OLG Düsseldorf, 01.02.2018 – I-10 W 414/17

OLG Düsseldorf, 01.02.2018 – I-10 W 414/17

1. Vertritt ein Rechtsanwalt einen auf einen Bruchteil eingesetzten Miterben und stimmen der Geschäftswert für das gerichtliche Verfahren und der für die anwaltliche Tätigkeit nicht überein, so ist der Gegenstandswert für die anwaltliche Tätigkeit auf den von dem Miterben beanspruchten Erbteil zu beschränken, wenn ein Antrag gemäß § 33 RVG vorliegt.

2. Antragsberechtigt gem. § 33 Abs. 1 RVG ist auch ein Beteiligter, dessen Kostenerstattungspflicht sich nach dem für die Berechnung der Anwaltsgebühren maßgeblichen Gegenstandswert bemisst.
Tenor:

Auf die Beschwerde der Beteiligten zu 1) wird der Beschluss des Amtsgerichts Neuss – Rechtspflegerin – vom 7. August 2017 abgeändert und wie folgt neu gefasst:Der Gegenstandswert gemäß § 33 Abs. 1 RVG für die anwaltliche Tätigkeit des Verfahrensbevollmächtigten des Beteiligten zu 5) wird auf 27.899,03 € festgesetzt.

Die weitergehende Beschwerde wird zurückgewiesen.
Gründe

Die Beschwerde ist gemäß § 33 Abs. 3 Satz 1 RVG zulässig und führt in der Sache zu der aus dem Tenor ersichtlichen Abänderung des angefochtenen Beschlusses.

Zutreffend führt der angefochtene Beschluss aus, dass in den Fällen, in denen ein Rechtsanwalt einen auf einen Bruchteil eingesetzten Miterben vertritt und der Geschäftswert für das gerichtliche Verfahren und der für die anwaltliche Tätigkeit nicht übereinstimmen, der Gegenstandswert für die anwaltliche Tätigkeit auf den von dem Miterben beanspruchten Erbteil zu beschränken ist, wenn ein Antrag gemäß § 33 RVG vorliegt (ebenso zuletzt BGH IX ZR 243/16, Urteil vom 14. Dezember 2017, Juris Rn. 25).
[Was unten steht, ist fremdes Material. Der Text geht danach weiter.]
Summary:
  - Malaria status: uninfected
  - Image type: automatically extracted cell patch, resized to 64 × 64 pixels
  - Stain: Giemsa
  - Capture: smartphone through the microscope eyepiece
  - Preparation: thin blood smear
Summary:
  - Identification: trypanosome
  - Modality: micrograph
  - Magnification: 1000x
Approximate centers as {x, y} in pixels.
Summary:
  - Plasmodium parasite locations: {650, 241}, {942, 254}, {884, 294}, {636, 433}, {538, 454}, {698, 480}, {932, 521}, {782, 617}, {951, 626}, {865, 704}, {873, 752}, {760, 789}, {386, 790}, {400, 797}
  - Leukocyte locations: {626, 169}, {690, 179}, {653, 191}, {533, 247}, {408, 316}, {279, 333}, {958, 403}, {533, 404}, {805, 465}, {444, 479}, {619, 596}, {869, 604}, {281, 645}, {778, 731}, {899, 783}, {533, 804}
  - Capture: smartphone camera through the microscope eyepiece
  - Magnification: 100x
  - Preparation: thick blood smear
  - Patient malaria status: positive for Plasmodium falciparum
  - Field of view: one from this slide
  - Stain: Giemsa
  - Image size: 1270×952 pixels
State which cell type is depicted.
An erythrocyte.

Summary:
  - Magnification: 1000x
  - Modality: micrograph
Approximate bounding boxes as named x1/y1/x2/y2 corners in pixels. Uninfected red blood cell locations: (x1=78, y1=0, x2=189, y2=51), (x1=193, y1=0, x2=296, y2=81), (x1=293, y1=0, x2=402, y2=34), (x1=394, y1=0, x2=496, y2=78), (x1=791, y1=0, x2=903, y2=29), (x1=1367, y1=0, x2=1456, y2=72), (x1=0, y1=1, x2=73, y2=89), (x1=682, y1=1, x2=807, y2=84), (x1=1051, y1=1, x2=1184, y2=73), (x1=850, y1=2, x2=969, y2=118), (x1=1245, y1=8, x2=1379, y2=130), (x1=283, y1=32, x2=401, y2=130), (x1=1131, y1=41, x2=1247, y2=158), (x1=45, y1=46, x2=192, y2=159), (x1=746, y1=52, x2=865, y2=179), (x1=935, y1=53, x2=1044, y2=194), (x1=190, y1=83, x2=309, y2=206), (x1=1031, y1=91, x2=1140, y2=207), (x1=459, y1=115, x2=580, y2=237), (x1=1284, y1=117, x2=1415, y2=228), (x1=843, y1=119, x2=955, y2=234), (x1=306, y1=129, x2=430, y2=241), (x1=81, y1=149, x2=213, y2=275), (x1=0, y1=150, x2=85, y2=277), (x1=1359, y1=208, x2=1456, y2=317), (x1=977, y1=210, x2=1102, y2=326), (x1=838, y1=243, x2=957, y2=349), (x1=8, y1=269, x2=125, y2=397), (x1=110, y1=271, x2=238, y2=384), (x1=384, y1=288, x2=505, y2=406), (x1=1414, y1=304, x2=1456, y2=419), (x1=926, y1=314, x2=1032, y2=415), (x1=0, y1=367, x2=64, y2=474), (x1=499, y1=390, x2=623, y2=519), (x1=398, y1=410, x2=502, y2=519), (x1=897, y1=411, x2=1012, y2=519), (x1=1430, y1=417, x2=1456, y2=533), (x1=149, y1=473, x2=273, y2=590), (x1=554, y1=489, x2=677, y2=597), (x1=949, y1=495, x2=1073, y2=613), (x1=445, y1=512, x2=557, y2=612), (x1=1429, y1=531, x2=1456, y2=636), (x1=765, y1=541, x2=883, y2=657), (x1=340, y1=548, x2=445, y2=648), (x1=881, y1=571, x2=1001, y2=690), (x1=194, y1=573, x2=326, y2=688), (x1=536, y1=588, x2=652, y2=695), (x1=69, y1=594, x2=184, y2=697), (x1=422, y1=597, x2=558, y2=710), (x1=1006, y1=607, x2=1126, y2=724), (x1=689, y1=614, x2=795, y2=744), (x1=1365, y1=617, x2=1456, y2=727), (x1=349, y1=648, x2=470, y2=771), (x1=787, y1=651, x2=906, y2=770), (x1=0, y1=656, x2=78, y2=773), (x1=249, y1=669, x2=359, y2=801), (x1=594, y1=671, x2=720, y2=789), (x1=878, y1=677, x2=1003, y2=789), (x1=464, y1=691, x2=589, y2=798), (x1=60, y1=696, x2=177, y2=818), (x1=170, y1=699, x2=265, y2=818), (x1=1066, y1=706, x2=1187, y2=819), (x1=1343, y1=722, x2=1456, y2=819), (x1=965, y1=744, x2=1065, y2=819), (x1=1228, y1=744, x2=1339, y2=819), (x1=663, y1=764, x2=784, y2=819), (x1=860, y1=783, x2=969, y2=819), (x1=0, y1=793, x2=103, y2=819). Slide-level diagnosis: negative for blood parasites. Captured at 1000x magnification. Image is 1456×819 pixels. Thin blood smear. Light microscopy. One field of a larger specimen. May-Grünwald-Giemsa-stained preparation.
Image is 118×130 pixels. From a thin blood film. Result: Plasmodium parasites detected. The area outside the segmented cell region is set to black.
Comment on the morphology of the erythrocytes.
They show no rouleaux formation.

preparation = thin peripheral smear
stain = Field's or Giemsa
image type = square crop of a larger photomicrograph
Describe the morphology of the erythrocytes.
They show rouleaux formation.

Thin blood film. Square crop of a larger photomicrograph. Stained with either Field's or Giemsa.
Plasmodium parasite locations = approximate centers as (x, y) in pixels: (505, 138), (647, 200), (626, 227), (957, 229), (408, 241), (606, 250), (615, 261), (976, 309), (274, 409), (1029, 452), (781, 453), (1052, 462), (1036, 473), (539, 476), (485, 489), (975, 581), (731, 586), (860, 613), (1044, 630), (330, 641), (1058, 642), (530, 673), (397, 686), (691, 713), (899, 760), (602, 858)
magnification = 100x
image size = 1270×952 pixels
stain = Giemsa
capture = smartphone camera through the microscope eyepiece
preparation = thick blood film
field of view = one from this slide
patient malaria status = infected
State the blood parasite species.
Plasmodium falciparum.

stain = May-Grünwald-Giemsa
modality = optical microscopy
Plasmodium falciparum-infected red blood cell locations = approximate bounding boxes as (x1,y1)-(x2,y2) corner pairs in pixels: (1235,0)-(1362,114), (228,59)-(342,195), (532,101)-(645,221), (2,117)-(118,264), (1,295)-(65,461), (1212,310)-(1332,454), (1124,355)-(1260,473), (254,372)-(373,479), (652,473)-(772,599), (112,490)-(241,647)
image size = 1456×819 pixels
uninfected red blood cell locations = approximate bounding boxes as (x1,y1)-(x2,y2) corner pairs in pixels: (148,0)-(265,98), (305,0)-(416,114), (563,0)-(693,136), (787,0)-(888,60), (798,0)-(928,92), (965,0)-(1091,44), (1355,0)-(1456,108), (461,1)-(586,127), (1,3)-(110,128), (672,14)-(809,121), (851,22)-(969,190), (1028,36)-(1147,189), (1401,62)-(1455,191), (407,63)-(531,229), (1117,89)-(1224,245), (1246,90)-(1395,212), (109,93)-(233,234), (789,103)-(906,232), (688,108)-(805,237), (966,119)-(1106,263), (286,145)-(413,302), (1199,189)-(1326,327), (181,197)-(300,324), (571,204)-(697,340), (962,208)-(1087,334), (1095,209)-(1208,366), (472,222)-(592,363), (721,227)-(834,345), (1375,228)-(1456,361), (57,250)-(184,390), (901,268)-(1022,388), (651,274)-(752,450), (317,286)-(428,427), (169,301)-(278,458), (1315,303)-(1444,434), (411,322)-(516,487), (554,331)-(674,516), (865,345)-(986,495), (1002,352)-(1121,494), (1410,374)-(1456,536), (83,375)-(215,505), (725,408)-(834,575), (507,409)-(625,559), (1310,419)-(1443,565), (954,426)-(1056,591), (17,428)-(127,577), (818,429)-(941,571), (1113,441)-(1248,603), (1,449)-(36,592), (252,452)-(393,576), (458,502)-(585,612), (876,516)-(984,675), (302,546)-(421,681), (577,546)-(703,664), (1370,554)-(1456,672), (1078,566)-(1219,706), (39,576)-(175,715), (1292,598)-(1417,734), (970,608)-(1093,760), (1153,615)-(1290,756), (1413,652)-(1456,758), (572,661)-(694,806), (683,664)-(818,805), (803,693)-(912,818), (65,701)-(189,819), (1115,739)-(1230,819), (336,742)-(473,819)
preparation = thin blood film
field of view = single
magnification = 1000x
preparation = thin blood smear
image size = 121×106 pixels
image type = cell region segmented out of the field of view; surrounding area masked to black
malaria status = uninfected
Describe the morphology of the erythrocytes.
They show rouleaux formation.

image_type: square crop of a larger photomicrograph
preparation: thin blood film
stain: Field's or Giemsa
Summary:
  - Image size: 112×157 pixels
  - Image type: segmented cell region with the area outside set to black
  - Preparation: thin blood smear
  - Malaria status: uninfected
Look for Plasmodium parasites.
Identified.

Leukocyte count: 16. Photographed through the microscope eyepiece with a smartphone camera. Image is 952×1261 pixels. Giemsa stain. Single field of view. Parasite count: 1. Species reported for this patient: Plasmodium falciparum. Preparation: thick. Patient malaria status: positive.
Soweit die Rechtspflegerin bei dem Amtsgericht Neuss daraus den Schluss zieht, dass der Gegenstandswert “für die anwaltliche Tätigkeit” auf 69.747,58 Euro festzusetzen war, ist dies erkennbar falsch. Der Beschluss kann schon deshalb keinen Bestand haben, weil er nicht erkennen lässt, der Wert wessen anwaltlicher Tätigkeit hier überhaupt festgesetzt werden soll.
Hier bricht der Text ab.